### CONSIGNE A
D'après le texte sur le mot « ditabranda », qui a employé ce terme en premier ?
### CONSIGNE B
Mettez à jour le passage du texte sur le mot « ditabranda » qui commence par « 1. Selon vous, qu’est-ce » et se poursuit jusqu'à « côtés de la dictature. », en remplaçant « dictature » par « tyrannie ».

### TEXTE SUPPORT
####
Ditabranda : un mot et ses implications

, par Caros Amigos

Cinq analystes politiques discutent des implications de l’éditorial de la Folha de São Paulo qui réhabilite le régime militaire. En réponse aux questions formulées par Caros Amigos, Virginia Fontes, professeur du Programme de 3è cycle d’Histoire de l’Université Fédérale Fluminense (UFF) ; Celso Lungaretti, journaliste et écrivain, responsable du blog http://naufrago-da-utopia.blogspot.com (naufrage de l’utopie), Valter Pomar, secrétaire des Relations Internationales du PT (Parti des Travailleurs) ; Luiz Antonio Magalhães, éditeur exécutif du site Observatório da Imprensa (Observatoire de la presse) ; et Osvaldo Coggiola, professeur titulaire du Département d’Histoire de l’USP (Université de São Paulo), donnent leur opinion.

Source : Blog du magazine Caros Amigos - courant 2009

Texte original : http://carosamigos.terra.com.br/index_site.php?pag=revista&id=124&iditens=152

Traduction : Jean Saint-Dizier et Geni Favre pour Autres Brésils


1. Selon vous, qu’est-ce qui a conduit la Folha de S.Paulo à appeler la dictature “ditabranda” ?

Virginia Fontes :

Sans faire allusion à Freud, il est clair qu’il y a une intention de réduire l’impact de la dictature. Le terme « ditabranda » a d’abord été utilisé par Pinochet ! Dans la Folha de S. Paulo, dont les liens des propriétaires avec la très dure dictature brésilienne sont connus et documentés, l’intention est évidemment d’adoucir, de faire oublier leur propre rôle aux côtés de la dictature.
Les journaux sont co-producteurs de la mémoire collective de même qu’ils sont instigateurs de l’oubli collectif, de manière sélective. Pour éviter les falsifications historiques de ce calibre, il faut que la société se manifeste, pour empêcher que la mémoire nationale ainsi que notre histoire ne soient otages de quelques grands propriétaires de média.
####
### LES DONNÉES

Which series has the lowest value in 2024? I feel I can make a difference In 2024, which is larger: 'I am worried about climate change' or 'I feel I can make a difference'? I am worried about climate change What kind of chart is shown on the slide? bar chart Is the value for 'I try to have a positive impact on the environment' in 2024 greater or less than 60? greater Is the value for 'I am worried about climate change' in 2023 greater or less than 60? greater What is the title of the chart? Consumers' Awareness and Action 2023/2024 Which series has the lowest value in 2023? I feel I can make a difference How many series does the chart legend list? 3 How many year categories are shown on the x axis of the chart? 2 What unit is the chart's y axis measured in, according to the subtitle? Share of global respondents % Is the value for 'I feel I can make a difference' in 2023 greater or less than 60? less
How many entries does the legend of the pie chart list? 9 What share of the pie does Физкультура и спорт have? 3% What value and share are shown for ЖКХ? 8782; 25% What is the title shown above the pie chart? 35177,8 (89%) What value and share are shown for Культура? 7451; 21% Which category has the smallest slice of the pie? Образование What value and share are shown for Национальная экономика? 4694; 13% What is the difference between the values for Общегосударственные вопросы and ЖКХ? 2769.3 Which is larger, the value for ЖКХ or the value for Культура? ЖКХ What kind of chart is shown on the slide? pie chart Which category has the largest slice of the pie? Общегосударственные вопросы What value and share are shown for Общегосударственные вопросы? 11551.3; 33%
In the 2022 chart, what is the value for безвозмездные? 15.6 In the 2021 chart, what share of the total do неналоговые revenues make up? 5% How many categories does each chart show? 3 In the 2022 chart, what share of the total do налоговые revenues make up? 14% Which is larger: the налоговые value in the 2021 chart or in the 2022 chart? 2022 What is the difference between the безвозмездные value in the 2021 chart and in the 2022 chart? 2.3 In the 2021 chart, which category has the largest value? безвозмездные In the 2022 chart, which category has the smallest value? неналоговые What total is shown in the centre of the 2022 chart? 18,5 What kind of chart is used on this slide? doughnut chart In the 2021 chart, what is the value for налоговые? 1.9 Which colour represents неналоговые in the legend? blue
####
### SOLUTION A
Pinochet.

### SOLUTION B
1. Selon vous, qu’est-ce qui a conduit la Folha de S.Paulo à appeler la tyrannie “ditabranda” ?

Virginia Fontes :

Sans faire allusion à Freud, il est clair qu’il y a une intention de réduire l’impact de la tyrannie. Le terme « ditabranda » a d’abord été utilisé par Pinochet ! Dans la Folha de S. Paulo, dont les liens des propriétaires avec la très dure tyrannie brésilienne sont connus et documentés, l’intention est évidemment d’adoucir, de faire oublier leur propre rôle aux côtés de la tyrannie.